Есть безусловное родство между героем и автором, есть и глубокое различие. Замечали только родство. Ирония Байрона в отношении своего персонажа, строфы, в которых отчетливо распознается авторский юмор, даже тот факт, что в последних песнях Гарольд, собственно, почти исчезает из повествования, – ничто не переменило мнения, согласно которому в лице странника поэт изобразил самого себя.

Отчасти это объяснимо тем, что всех глубоко поразил герой, выведенный Байроном на сцену. Он был нов и необычен, однако нес в себе черты самого характерного типа, созданного временем. Невольно казалось, что Гарольд списан с совершенно конкретного лица, и лицом этим не мог быть никто иной, кроме автора. Образ, сложившийся в воображении поэта, и реальный человек для современников Байрона, да и для потомков, слились нерасторжимо. За всю историю английской литературы не было персонажа, который бы так свободно и, главное, с такой стремительностью шагнул с книжной страницы в повседневную жизнь, порождая множество подобий и подражаний.

Еще не остыло первое впечатление от байроновской поэмы, сама поэма не была окончена (Байрон завершит ее лишь в 1818 году), а уже становилась вполне привычной фигура юноши, который ничему на свете не верит, томится пустотой будничности и слишком хорошо знает цену прекрасным обманам любви, мечтательности, героики. Этот молодой аристократ с какой-то болезненной напряженностью всматривается в окружающую жизнь, но не для того, чтобы разгадать, почему так тесно переплелись в ней радость и горе, благородство и низость. Побуждение его совсем другое: ему нужно вновь и вновь увериться, что в своем презрении к окружающему он прав, и ничего иного не заслуживает этот пошлый обиход с его лицемерием и черствостью.
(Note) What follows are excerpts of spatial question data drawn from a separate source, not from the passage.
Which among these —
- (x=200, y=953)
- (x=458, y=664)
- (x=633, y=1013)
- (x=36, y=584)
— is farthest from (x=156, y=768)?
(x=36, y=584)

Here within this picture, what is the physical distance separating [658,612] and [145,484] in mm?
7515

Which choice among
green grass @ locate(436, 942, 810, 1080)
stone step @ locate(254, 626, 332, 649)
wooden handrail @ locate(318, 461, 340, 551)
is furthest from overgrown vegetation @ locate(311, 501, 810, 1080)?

Самого его испепеляет смутная неодолимая жажда пережить неподдельно высокое чувство. Однако давно и, как ему кажется, безошибочно уверился он, что утолить эту жажду невозможно. Такое уж время: оно дразнит обещаниями решительных перемен, великих действий, которые преобразуют мир, только обещания эти не сбываются, напротив, сами на поверку предстают ложью. И приходится, подавляя «чувств невольный пыл», подобно Гарольду, искать защиты в равнодушии.
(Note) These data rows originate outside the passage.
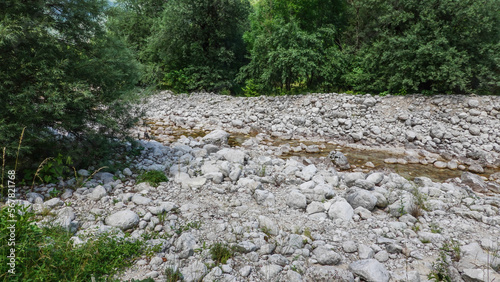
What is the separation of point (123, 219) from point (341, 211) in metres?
3.49

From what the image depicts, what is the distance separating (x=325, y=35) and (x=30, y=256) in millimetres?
16527

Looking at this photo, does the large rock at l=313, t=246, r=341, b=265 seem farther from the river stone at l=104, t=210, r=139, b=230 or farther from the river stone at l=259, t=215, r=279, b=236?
the river stone at l=104, t=210, r=139, b=230

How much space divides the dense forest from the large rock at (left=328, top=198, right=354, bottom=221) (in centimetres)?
451

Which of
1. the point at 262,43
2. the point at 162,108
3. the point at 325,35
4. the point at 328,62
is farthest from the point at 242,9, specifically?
the point at 162,108

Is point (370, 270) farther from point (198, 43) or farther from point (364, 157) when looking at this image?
point (198, 43)

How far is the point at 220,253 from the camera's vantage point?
3295 millimetres

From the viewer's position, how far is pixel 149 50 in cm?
1866

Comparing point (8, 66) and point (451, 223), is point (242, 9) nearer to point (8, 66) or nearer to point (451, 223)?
point (8, 66)

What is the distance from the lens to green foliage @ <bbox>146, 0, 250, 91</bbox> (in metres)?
16.3

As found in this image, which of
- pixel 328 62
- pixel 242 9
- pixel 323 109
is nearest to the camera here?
pixel 323 109

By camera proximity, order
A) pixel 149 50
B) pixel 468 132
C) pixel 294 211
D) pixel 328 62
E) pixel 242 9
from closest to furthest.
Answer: pixel 294 211 < pixel 468 132 < pixel 328 62 < pixel 242 9 < pixel 149 50

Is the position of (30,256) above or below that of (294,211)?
above

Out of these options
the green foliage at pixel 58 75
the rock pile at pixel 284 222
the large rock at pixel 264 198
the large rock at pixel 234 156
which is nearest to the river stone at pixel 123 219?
the rock pile at pixel 284 222

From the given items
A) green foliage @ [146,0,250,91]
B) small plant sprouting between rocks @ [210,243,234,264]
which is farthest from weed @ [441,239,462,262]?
green foliage @ [146,0,250,91]
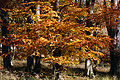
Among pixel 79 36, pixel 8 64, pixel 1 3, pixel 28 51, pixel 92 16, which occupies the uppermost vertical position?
pixel 1 3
Равнодушие – вот наиболее устойчивая примета, по которой в обществе узнают этих странных юношей. И судачат о том, что природа создала их какими-то ущербными, неполноценными, не умеющими ни радоваться, ни страдать. А на самом деле природа тут ни при чем. Да и охладелость души – это ведь больше маска, чем сущность. Вспомним Печорина вечером того бесконечно долгого дня, который начался поединком с Грушницким: прощальное письмо Веры, и его отчаяние, поистине безумное, и эту бешеную скачку по темному ущелью, мольбу, проклятья, мокрую траву, на которую он падает, как подкошенный, и, позабыв о своей твердости, своем хладнокровии, рыдает так, что вот-вот разорвется грудь… Это Печорин, еще вчера расчетливо, словно дело шло об исходе военной кампании, круживший голову несчастной княжне Мери, а при мысли о вероятной женитьбе чувствовавший, как «сердце превращается в камень, и ничто его не разогреет снова». Сколько же всего скрыто в этом «каменном» сердце!
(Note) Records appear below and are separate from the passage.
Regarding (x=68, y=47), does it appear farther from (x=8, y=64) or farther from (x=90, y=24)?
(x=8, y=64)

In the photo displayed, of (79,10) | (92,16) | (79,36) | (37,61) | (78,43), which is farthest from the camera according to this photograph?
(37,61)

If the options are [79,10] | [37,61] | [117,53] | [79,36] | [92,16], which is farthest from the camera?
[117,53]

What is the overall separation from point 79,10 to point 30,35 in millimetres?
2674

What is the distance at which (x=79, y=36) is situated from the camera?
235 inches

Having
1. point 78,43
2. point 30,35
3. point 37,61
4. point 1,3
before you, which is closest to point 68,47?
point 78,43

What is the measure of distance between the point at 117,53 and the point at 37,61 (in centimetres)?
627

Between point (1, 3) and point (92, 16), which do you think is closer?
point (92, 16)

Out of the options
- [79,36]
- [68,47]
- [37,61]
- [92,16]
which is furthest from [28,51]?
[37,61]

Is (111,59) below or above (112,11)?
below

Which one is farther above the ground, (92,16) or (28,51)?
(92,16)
Надо лишь взглянуть внимательно и непредвзято, и тогда многое откроется за гарольдовским, за печоринским безразличием: ранимость, глухая боль, обида на время. Причина для нее реальна, и выражается в ней самое глубокое, самое горестное переживание всего поколения, признавшего Байрона своим поэтом. Оно чувствовало, что рождено совершить большое историческое дело, ощущало в себе «силы необъятные», и оно же убедилось, что история двинулась совсем не теми путями, какими должна бы идти, а собственный его жребий – лишь безучастно наблюдать за подобным развитием событий.